SOURCE TEXT:
=== Section Start ===

I’d been listening to Tchaikowsky’s Serenade for Strings in the car on the way to the pet shop. I missed a couple of movements whilst I was in the store purchasing some flea killer for the carpets but did make it back just in time to hear the audience applaud erroneously in between movements.

The audience’s performance to one side, the orchestra sounded fantastic, delivering a rich, fat sound I’d not heard in the Serenade ever before.

We were making the biscuit dough during the Bruckner, both me and my friend remarking that it did “go on rather”. It wasn’t until the encore (Meistersingers Overture thingy by Wagner) we both looked up from our little biscuit production lines and said, “Oh, we rather like this one.”

Fifty-five melting moments were completed using the recipe pictured. My friend said I was doing her a favour helping her out. I pointed out it was a complete pleasure to be involved. I can’t wait for her wedding on Saturday.

Prom 6: Flea infestation

Evidence of fleas

Given it’s billing as “Renaissance choral music”, Prom 6 wasn’t a concert I necessarily gravitated too. Still, given that it was a late night Prom I did rather like the idea of snuggling up with my teddy bear (Simon’s away on training this week – I’m home alone) and listening in on Radio 3 to see whether I’d enjoy it.

I’d hoped that the friend who would be visiting in between Prom 5 and 6 would understand the importance of the season and slip away quietly and swiftly. As it was, we soon realised we hadn’t seen each other for a year. Consequently there was much to catch up on. The late-night Prom seemed seriously less important in comparison. Our time together was long overdue and an absolute pleasure.

Soon after he went – the beginning of the concert had been and gone, so too the impetus to tune in – both Cromarty and Faero (our fluffy cats, in case you were wondering) were observed in the corner of the living room scratching furiously. Such action could only mean one thing. The murderously expensive flea treatment both Simon and I had administered late last night hadn’t worked as well as we might have hoped. I went to the kitchen to retrieve the comb. Both cats trembled in the corner.

=== Section End ===

TASK SET:
(a) Please list every composer named in the Proms text.
(b) Swap "teddy bear" for "blanket" in the Proms text and write out the passage between "Evidence of fleas" and "I’d enjoy it.", inclusive.

EXTRACTED RECORDS:
=== Section Start ===

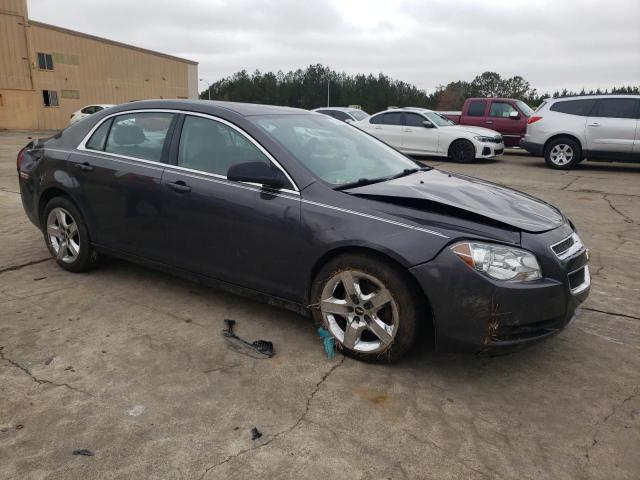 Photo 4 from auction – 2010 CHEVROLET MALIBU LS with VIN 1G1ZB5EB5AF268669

=== Section End ===
=== Section Start ===

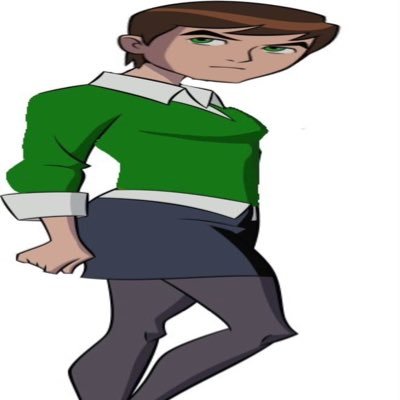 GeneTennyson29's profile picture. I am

=== Section End ===
=== Section Start ===

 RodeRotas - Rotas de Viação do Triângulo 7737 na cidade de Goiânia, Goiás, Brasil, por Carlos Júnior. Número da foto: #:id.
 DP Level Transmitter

=== Section End ===

SOLUTIONS TO THE PROBLEMS:
(a) Tchaikowsky, Bruckner, Wagner

(b)
Evidence of fleas

Given it’s billing as “Renaissance choral music”, Prom 6 wasn’t a concert I necessarily gravitated too. Still, given that it was a late night Prom I did rather like the idea of snuggling up with my blanket (Simon’s away on training this week – I’m home alone) and listening in on Radio 3 to see whether I’d enjoy it.